» What is needed
Quote each line exactly, from the line that contains "Can you sort" down to the last line of the listing, and no other lines.

» Items
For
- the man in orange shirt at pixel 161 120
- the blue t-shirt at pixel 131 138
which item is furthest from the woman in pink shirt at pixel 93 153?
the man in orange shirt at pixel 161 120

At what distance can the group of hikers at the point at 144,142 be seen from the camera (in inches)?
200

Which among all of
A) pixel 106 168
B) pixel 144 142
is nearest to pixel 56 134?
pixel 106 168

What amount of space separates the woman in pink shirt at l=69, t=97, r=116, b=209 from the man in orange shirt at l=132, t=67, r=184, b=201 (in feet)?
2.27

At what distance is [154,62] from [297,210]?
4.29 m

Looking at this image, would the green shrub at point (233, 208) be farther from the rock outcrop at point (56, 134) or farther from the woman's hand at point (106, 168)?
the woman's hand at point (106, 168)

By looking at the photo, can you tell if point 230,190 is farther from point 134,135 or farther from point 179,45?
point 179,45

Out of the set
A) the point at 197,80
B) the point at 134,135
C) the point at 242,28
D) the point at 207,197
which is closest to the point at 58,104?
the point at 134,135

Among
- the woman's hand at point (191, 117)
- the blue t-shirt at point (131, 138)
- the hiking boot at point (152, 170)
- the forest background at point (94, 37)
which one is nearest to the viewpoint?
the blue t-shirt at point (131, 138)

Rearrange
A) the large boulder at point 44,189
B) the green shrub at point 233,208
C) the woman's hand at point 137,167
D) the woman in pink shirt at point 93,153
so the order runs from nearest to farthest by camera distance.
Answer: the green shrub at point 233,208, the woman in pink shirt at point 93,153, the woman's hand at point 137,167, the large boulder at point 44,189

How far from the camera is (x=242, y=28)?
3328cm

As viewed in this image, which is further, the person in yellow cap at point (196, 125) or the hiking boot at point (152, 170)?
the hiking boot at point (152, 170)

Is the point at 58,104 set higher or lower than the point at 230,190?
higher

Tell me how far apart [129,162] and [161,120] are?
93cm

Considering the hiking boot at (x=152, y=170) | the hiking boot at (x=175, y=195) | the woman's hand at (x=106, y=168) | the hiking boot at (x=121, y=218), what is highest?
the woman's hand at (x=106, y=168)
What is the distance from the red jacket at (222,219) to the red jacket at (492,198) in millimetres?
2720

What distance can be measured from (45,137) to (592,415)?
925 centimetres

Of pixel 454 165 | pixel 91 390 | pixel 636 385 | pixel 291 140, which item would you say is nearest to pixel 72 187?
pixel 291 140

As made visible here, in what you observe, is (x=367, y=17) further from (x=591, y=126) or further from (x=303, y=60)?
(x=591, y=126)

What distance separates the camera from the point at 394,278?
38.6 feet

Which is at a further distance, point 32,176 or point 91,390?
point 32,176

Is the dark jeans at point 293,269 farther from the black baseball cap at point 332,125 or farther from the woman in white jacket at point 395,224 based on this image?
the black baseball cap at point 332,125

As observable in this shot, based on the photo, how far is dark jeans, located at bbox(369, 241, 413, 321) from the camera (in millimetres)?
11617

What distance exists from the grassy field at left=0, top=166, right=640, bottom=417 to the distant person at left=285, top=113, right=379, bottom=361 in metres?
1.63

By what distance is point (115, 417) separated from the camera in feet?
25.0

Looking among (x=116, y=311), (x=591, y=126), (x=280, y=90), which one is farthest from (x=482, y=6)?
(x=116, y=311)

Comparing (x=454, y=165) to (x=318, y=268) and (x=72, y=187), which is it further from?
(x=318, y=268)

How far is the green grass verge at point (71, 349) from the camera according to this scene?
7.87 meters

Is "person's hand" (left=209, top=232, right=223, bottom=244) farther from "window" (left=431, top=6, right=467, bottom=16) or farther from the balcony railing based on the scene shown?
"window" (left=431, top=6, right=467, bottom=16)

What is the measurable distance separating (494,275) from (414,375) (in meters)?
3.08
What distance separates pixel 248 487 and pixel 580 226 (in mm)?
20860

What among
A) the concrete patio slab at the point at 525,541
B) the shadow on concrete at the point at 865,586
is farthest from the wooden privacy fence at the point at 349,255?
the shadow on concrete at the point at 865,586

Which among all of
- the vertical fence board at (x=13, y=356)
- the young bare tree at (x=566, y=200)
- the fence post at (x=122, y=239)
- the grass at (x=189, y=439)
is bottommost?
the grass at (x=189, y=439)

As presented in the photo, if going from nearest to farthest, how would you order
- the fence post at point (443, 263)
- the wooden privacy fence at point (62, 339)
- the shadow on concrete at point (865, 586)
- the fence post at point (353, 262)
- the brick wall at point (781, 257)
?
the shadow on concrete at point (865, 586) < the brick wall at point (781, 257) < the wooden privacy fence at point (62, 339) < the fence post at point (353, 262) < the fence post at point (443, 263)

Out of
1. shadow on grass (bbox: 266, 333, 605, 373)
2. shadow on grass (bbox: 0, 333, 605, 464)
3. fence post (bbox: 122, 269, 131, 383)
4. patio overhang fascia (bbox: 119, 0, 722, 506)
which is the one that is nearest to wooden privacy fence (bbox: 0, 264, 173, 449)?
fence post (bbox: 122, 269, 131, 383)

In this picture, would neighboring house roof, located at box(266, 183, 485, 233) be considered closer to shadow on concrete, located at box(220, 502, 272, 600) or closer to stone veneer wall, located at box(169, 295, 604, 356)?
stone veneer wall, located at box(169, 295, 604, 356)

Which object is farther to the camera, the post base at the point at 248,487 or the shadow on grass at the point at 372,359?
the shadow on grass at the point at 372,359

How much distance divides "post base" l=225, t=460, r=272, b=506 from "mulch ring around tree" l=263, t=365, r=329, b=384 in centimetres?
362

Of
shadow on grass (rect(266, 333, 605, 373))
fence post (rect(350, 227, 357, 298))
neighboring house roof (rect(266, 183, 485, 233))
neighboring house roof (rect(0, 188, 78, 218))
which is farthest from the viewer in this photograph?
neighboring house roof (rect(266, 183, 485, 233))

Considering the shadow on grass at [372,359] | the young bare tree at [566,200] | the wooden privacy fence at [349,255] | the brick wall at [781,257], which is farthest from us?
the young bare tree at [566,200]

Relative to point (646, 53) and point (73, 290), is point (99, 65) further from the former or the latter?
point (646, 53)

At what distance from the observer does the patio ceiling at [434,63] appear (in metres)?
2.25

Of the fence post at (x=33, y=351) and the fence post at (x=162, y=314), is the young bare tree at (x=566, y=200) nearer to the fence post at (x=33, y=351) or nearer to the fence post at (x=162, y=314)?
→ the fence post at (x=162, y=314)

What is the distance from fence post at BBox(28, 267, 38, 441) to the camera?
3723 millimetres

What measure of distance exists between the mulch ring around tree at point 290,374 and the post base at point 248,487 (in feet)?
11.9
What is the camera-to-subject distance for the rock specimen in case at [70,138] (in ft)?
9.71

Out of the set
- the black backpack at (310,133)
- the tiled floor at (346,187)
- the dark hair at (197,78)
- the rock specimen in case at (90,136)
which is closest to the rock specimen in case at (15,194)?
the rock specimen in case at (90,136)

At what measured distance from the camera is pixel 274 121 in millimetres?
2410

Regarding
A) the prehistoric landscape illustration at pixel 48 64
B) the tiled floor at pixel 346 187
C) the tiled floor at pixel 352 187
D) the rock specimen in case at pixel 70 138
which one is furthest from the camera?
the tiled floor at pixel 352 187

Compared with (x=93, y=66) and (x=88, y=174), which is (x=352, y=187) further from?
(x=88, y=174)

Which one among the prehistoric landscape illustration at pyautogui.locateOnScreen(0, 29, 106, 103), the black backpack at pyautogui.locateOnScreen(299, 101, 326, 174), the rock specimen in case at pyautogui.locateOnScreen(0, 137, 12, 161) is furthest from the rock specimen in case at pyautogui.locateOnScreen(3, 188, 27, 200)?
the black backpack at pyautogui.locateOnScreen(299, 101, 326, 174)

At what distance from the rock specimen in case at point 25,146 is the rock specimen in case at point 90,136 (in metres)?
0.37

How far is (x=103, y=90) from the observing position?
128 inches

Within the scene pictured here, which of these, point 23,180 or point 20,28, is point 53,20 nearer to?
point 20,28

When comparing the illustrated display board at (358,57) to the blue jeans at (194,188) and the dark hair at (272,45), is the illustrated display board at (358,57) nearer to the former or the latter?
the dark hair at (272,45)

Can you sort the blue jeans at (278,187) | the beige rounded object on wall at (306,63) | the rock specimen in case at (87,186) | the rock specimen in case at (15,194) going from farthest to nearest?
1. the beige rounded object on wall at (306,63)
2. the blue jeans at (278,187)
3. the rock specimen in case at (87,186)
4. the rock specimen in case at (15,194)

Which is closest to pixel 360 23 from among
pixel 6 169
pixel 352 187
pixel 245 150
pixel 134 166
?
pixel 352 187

» Solution
Can you sort the blue jeans at (278,187) | the beige rounded object on wall at (306,63) | the rock specimen in case at (87,186) | the rock specimen in case at (15,194) going from farthest to nearest?
1. the beige rounded object on wall at (306,63)
2. the blue jeans at (278,187)
3. the rock specimen in case at (87,186)
4. the rock specimen in case at (15,194)

Which is closest to pixel 360 23 from among
pixel 6 169
pixel 352 187
pixel 245 150
pixel 134 166
?
pixel 352 187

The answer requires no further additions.